Selected excerpt ▸
This post is dedicated to a new and important result in game theory – the refutation of Mertens’ conjecture by Bruno Ziliotto. Stochastic games were defined by Shapley (1953). Such a game is given by

• a set Z of states,
• a set N = {1,2,…,n} of players,
• for every state z and every player i a set A_i(z) of actions available to player i at state z. Denote by Λ = { (z,(a_i)_{i ∈ N}) : a_i ∈ A_i(z) for every i} the set of all pairs (state, action profile at that state).
• for every player i, a stage payoff function u_i : Λ → R, and
• a transition function q : Λ → Δ(Z), where Δ(Z) is the set of probability distributions over Z.

The game starts at an initial state z^1 ∈ Z and is played as follows. At every stage t, each player i chooses an action a_i^t ∈ A_i(z^t), receives a stage payoff u_i(a_1^t,…,a_n^t), and the play moves to a new state, z^{t+1}, that is chosen according to q(z^t;a_1^t,…,a_n^t).

In this post I assume that all sets are finite. The N-stage game is a finite game, and therefore by backwards induction it has an equilibrium. As I mentioned in my previous post, the discounted game has an equilibrium (even a stationary equilibrium) because of continuity-compactness arguments.

Suppose now that the game is two-player zero-sum, and suppose that players do not observe the states nor the actions of each other. Rather, there is a set of signals S and  the transition function q is a function q:  Λ → Δ(Z × S × S). At each stage t, after choosing their actions, a triplet (z^{t+1},s_1^t,s_2^t) is chosen, and each player i observe the private signal s_i^t.   The signal of each player maybe correlated with the current action of the other player (thereby provide information about the action that the other player just chose), and/or with the current or new state (thereby provide information about the state variable), and/or with the payoff. Plainy, if a player does not know the current state, his set of action should be the same for all states.

This model includes the model of repeated games with incomplete information (Aumann and Maschler, 1995), stochastic games with imperfect monitoring of actions (Coulomb (2003) and Rosenberg, Solan, and Vieille (2003)), Markov decision problems with partial observation on the state variable (Rosebnerg, Solan, and Vieille, 2001), and many more models.

Given request 1 ▸
According to the post on stochastic games, who defined stochastic games, and in what year?
Given request 2 ▸
Reproduce the post on stochastic games from "This post is" to "at that state).".

Material ▸

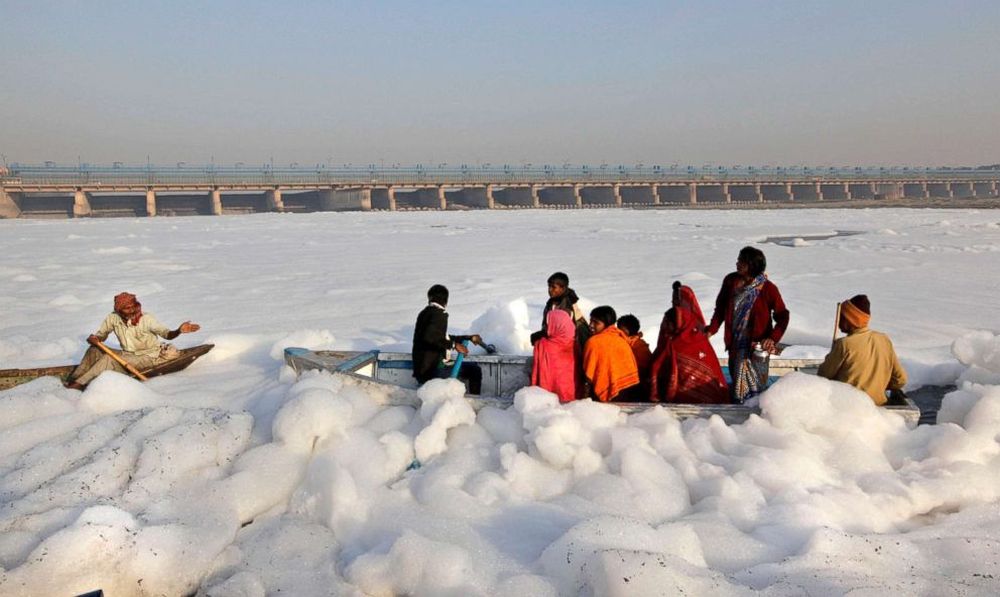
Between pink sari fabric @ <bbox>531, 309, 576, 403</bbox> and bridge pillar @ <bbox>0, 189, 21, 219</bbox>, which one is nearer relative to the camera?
pink sari fabric @ <bbox>531, 309, 576, 403</bbox>

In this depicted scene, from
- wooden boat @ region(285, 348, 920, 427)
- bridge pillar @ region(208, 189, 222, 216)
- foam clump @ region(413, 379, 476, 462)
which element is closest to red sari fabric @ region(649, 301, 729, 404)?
wooden boat @ region(285, 348, 920, 427)

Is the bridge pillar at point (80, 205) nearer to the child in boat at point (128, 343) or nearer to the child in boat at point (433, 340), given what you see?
the child in boat at point (128, 343)

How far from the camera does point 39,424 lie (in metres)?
5.93

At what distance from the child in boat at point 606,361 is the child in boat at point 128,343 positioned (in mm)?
4597

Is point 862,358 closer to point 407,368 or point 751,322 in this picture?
point 751,322

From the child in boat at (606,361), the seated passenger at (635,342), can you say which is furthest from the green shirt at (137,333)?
the seated passenger at (635,342)

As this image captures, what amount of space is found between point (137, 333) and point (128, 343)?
0.48ft

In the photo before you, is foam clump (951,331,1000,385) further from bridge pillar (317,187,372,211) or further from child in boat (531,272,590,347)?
bridge pillar (317,187,372,211)

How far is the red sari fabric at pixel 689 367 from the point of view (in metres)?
5.40

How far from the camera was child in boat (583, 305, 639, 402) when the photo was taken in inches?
212

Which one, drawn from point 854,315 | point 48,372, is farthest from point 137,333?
point 854,315

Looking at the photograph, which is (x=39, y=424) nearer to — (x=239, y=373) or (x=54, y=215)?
(x=239, y=373)

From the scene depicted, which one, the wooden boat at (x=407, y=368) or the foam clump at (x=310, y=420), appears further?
the wooden boat at (x=407, y=368)

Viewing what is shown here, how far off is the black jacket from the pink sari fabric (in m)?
1.01
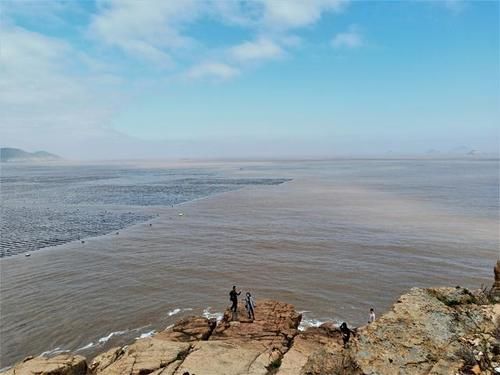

Written response 1 ▸
Shapley, in 1953.

Written response 2 ▸
This post is dedicated to a new and important result in game theory – the refutation of Mertens’ conjecture by Bruno Ziliotto. Stochastic games were defined by Shapley (1953). Such a game is given by

• a set Z of states,
• a set N = {1,2,…,n} of players,
• for every state z and every player i a set A_i(z) of actions available to player i at state z. Denote by Λ = { (z,(a_i)_{i ∈ N}) : a_i ∈ A_i(z) for every i} the set of all pairs (state, action profile at that state).